Freestyle Photo Editing

My usual approach to photo editing is to have a clear finished image in my mind before I start. I like to focus on this finished image to get it as clear as possible in order to plan out the change I’m going to make. Although the plans only jotted bullet points it helps reinforce the finished image in my mind.

This image is completely different.

Early morning in Padley Gorge, The Peak District.

Rather than planning out the finished result I just trusted to luck. I also didn’t spend any real time trying to imagine what it would look like when finished. In fact, it started off with me thinking the result would be a colour shot.

Here’s the starting image without any adjustment.

I can’t remember all the changes I made but it went something along the lines of the following:

Luminar 4

  • White balance and split toning to give the image a cold blue/green tint with a spooky feel.
  • Change the contrast to give a dull matt feel to the blacks.
  • Diffuser to soften the detail and make the fog/mist in the original shot more obvious.
  • Add a crop and dark vignette to focus attention on the centre of the frame.

Nik Silver Efex Pro

  • Conversion 1 on a new layer – selected a dark sepia preset from the list and then adjusted the tones to ensure the blacks don’t become too dark.
  • Conversion 2 on a new layer – used the standard conversion as a base to then emphasise the lighter tones in the image. This included using the Colour Response sliders to make the green moss glow.

Photoshop

  • Blended the two Silver Efex conversions together. Most of the image is from the dark conversion. The light conversion was them used to emphasise the highlights.

Overall, it was quite a bit of fun working like this. I’m quite pleased with the result but I can see some changes I would like to make in a future version.

I hope you like the image and have a great weekend.

10 thoughts on “Freestyle Photo Editing

  1. This is a fascinating post. I’m using the lockdown period to learn more about the possibilities of the software I use (Lightroom, Photoshop, and Nik). I’m not familiar with Luminar 4. I have a few comments:
    • In response to your Conversion 1 step, the blacks do look too black to me; all detail in the deeper shadows seems to be gone.
    • Must look into the possibilities of the color response slider; how you’ve brought out the green mossy areas is pure magic.
    • I find the vignetting too drastic.

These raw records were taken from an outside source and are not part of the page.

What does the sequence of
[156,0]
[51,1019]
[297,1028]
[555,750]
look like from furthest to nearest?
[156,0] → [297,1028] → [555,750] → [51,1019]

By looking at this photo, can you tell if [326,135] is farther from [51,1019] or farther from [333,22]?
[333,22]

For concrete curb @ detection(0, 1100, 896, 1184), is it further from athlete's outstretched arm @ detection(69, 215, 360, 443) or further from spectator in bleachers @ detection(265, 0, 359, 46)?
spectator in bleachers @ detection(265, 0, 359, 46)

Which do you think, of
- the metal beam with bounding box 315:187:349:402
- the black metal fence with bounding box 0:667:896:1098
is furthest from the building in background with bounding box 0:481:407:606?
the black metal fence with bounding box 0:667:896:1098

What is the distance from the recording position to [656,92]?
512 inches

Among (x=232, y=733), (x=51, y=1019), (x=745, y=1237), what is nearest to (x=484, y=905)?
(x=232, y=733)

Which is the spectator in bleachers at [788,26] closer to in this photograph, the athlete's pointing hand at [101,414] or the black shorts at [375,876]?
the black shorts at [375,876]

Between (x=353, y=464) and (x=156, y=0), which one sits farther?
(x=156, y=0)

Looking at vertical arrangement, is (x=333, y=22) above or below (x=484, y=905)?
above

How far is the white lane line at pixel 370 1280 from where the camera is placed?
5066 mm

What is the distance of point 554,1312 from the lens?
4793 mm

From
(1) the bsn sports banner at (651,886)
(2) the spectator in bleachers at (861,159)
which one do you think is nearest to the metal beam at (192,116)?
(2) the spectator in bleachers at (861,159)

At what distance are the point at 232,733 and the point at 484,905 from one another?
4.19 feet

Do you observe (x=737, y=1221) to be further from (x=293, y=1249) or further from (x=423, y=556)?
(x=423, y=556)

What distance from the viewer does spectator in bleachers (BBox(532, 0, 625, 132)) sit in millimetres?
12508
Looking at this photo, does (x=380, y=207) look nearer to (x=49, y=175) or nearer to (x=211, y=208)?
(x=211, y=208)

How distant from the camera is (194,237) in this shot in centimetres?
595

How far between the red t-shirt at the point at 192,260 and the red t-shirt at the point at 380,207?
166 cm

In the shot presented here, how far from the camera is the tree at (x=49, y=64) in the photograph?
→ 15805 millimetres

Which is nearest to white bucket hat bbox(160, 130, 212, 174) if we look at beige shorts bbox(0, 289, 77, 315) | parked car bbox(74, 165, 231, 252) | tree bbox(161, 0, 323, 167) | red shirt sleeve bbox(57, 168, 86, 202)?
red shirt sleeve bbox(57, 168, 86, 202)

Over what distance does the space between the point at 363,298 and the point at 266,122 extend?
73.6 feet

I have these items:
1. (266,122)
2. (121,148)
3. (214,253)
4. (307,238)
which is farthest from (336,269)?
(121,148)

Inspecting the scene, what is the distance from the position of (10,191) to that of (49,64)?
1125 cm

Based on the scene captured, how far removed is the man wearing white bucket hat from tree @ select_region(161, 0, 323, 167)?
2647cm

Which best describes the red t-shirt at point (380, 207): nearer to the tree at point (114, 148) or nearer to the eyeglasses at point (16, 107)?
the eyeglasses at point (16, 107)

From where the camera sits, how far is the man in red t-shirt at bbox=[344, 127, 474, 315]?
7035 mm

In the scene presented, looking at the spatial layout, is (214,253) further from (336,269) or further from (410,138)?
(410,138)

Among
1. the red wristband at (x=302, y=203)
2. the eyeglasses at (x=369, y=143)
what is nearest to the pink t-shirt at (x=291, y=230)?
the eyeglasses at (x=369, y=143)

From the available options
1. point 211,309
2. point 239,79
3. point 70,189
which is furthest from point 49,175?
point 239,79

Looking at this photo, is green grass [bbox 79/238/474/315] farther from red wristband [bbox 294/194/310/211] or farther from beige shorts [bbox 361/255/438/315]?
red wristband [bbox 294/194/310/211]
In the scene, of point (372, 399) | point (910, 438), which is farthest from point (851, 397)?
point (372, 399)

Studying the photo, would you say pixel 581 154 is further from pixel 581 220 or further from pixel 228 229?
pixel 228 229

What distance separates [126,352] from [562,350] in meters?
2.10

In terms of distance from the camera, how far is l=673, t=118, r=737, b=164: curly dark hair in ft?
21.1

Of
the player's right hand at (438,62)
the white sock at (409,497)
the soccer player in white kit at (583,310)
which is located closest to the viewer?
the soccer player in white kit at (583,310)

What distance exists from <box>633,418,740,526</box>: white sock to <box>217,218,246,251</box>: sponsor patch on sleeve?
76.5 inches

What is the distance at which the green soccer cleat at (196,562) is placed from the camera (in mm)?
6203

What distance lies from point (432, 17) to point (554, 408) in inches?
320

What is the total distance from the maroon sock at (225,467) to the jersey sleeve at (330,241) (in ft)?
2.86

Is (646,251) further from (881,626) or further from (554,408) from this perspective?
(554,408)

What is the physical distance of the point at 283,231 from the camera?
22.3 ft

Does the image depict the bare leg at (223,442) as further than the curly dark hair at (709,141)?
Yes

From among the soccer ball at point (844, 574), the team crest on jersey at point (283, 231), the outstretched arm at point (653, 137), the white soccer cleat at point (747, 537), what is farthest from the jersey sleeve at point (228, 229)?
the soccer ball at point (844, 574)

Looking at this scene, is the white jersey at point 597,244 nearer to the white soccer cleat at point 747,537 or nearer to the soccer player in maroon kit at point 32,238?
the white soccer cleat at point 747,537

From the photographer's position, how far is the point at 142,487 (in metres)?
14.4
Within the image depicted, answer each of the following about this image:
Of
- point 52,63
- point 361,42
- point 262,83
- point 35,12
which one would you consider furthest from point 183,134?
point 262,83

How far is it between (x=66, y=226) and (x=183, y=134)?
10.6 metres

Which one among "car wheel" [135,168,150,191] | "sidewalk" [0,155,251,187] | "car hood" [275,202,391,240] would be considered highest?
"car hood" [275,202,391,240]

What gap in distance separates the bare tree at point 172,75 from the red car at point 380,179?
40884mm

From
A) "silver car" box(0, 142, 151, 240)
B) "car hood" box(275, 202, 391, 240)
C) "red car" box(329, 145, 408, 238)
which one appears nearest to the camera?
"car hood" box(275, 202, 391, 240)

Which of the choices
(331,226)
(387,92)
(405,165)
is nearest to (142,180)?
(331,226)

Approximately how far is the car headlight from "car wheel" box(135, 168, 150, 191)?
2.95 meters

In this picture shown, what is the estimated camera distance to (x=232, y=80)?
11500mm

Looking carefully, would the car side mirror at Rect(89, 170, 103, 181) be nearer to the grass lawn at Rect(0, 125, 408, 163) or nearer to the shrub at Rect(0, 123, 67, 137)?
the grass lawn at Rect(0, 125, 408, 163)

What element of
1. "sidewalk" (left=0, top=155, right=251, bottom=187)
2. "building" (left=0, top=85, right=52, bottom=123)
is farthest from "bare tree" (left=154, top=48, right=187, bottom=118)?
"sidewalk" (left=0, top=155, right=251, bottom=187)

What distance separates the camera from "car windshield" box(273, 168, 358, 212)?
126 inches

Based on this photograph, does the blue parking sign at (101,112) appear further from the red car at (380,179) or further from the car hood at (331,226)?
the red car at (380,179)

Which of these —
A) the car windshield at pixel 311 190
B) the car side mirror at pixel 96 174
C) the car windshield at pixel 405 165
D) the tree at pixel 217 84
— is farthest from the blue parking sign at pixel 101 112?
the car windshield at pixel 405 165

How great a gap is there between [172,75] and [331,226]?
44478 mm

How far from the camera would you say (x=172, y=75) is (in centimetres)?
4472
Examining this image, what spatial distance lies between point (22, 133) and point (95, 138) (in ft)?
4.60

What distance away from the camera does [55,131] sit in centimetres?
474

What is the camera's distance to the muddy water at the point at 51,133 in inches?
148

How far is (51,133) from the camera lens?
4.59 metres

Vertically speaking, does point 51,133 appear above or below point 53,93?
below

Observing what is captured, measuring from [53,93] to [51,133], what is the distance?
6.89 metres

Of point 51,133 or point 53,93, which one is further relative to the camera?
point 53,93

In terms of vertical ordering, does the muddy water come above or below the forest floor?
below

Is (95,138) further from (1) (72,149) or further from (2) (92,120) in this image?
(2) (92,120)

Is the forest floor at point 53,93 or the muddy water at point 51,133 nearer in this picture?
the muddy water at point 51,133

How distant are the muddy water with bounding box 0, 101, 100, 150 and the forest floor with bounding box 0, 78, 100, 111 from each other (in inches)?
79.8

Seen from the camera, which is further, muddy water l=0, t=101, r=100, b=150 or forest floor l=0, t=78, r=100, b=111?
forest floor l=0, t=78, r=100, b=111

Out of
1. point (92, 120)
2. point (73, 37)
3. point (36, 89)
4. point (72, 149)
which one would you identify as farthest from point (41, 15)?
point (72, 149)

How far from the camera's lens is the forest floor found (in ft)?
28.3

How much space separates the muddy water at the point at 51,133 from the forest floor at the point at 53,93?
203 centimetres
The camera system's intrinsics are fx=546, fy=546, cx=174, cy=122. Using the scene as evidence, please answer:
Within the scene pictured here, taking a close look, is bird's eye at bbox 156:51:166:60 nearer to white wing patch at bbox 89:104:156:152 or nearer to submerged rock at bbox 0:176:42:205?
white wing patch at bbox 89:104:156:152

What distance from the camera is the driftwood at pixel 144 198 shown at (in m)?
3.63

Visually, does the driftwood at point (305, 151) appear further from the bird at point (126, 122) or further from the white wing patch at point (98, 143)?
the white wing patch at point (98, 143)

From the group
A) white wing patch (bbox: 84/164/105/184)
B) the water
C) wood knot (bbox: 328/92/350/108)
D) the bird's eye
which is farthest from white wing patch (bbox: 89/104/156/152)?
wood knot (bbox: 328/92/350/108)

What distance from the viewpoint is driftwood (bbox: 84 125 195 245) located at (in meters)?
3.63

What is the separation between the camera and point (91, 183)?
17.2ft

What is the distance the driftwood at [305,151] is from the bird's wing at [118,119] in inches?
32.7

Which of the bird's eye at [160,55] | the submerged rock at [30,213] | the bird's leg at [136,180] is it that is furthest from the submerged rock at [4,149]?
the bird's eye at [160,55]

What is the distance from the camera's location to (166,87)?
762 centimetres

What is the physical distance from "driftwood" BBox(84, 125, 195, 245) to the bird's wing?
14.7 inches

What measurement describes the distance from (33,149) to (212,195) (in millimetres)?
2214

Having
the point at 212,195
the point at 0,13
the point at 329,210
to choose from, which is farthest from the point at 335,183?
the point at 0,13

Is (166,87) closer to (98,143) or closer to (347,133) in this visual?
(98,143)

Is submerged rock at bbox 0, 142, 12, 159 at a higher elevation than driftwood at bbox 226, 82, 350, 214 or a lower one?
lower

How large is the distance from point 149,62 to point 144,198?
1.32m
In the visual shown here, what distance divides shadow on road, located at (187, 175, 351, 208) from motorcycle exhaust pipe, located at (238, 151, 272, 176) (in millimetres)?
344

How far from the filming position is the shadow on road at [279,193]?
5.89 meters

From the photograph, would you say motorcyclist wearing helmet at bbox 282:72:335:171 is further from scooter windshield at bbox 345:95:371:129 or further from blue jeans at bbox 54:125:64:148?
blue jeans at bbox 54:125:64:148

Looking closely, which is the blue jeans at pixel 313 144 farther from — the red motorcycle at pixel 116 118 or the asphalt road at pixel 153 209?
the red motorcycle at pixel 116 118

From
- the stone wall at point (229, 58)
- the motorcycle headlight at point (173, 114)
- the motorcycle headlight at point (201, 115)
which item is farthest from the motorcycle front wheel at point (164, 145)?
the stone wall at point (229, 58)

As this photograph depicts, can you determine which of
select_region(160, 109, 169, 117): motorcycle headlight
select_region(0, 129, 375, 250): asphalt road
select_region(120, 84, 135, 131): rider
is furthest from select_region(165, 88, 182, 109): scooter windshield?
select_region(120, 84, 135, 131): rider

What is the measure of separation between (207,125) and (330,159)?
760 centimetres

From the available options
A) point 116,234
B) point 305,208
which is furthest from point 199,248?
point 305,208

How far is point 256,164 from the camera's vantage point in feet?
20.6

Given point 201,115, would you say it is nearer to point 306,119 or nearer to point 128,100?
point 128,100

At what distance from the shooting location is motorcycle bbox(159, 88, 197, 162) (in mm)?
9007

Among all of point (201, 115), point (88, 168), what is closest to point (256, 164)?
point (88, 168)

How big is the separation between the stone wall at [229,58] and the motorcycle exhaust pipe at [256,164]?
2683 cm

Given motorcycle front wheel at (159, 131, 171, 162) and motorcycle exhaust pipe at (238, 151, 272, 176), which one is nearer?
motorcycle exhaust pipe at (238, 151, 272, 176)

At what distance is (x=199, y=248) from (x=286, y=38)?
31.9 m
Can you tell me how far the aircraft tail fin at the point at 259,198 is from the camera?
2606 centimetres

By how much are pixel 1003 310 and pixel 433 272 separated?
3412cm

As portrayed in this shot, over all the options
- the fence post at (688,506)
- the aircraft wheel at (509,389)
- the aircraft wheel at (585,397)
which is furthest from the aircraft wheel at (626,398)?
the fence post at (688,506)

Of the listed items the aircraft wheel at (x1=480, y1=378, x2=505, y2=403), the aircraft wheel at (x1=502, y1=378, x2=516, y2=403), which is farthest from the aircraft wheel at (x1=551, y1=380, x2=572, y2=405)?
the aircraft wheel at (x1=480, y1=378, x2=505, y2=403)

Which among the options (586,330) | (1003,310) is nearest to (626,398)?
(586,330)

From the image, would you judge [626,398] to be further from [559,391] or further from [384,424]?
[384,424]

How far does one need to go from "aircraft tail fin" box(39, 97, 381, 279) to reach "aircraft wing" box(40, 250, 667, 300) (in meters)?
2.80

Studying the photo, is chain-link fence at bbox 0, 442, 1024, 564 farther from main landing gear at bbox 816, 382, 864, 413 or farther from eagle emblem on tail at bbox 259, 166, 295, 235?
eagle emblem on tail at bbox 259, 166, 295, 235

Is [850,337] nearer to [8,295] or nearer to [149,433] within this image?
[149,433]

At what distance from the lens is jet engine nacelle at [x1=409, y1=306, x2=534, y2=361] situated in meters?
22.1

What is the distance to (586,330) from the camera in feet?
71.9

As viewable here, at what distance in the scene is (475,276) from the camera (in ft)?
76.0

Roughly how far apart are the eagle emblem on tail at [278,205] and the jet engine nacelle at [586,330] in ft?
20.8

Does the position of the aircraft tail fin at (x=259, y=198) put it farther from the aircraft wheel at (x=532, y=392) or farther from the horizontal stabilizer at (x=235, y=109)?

In the corners (with the exception of the upper-left one), all detail is gone. The initial impression is quite striking, to be sure, but upon deeper contemplation, I’d rather be able to see the fine structures.
    It is a lovely photo! Where was this?
    -Gary

    1. Hi Gary, I don’t think I was being clear about what I meant by a black in the image. There isn’t a true black with an RGB value of 0,0,0. The darkest shade is more like 30,30,30 which is dark grey. I also flattened the tone curve in these dark tones to remove the contrast which is why I called it a matt black. Regarding your deeper contemplation, I avoided contemplation with this image almost entirely and instead reacted to what I saw during editing. You may prefer fine structure but I think that’s a personal preference. I decreased the appearance of fine structure because I preferred this look. I guess it’s back to not everyone will like the same things. Do be sure to check out the colour response sliders in Nik Silver Efex. They can do magical things.

  2. That hefty an amount of vignetting doesn’t appeal to me but the description of the workflow was interesting.

  3. Hello Robin
    Usually, I do not apply vignetting much, if any, but in this case I find it pleasing and like it very much. The image does not pretend to be realistic, but appeals with beauty and power. I like it very much.
    You should wear a microphone and talk into it when editing freestyle 😉

    1. Thanks Robert. Great to hear you like the image. I’m not sure about wearing a mic when editing. I have tried this and find that I become completely distracted from the editing or sometimes I become so engrossed in the editing that I forget to describe what I’m doing. I guess I’m a typical man who can only do one thing at a time.

      1. Joking only. Probably because I am right now working your new Photoshop book through and being not very computer savvy I would need a teacher standing behind me 😉 Have a nice time and stay healthy!